Philip Jenkins wants us to stop using the phrase "witch hunt" to describe American investigations into communism during the Cold War. The phrase, he argues, should be removed from political discourse. Here is a taste of his piece at Real Clear Religion:
To speak of a witch-hunt evokes a whole mythological system. In the
original witch-hunts of sixteenth or seventeenth century Europe,
thousands of innocent people were tried and punished for crimes of which
they were not just innocent, but which were actively impossible, such
as riding on the back of a goat to a personal meeting with Satan. Witch
panics served to focus fears and anxieties within hungry and war-torn
communities in desperate need of scapegoats.

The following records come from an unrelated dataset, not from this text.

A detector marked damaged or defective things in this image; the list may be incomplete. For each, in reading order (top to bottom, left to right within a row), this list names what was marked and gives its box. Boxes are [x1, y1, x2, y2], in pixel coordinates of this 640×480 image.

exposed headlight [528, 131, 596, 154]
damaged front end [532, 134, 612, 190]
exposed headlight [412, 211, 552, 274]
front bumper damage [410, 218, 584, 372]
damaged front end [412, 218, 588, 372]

Real witches, by definition, did not exist.
And that is the implication of the phrase when applied to the
twentieth century. When Congressional committees dragooned left-wing
activists before them to answer humiliating questions, they were (we
think) investigating imaginary crimes by non-existent witches. This
picture is consecrated in American culture by Arthur Miller's
heavy-handed allegory, The Crucible. Once you accept the
witch-hunt idea, you have a ready-made system of near-diabolic villains,
and a heroic martyrology of saints and innocent sufferers.
In the Communist case, though, the "witches" really did exist, and
genuinely posed a threat. For some thirty years now, we have had
excellent historical studies by such scholars as Ronald Radosh, Allen
Weinstein, John Earl Haynes and Hervey Klehr, and they demonstrate a
picture of American Communism absolutely at variance with the myth. At
its height in the 1930s, the US Communist Party had at least 75,000 open
members, including many well placed in key strategic industries. There
was also a penumbra of clandestine members, of unknown scale.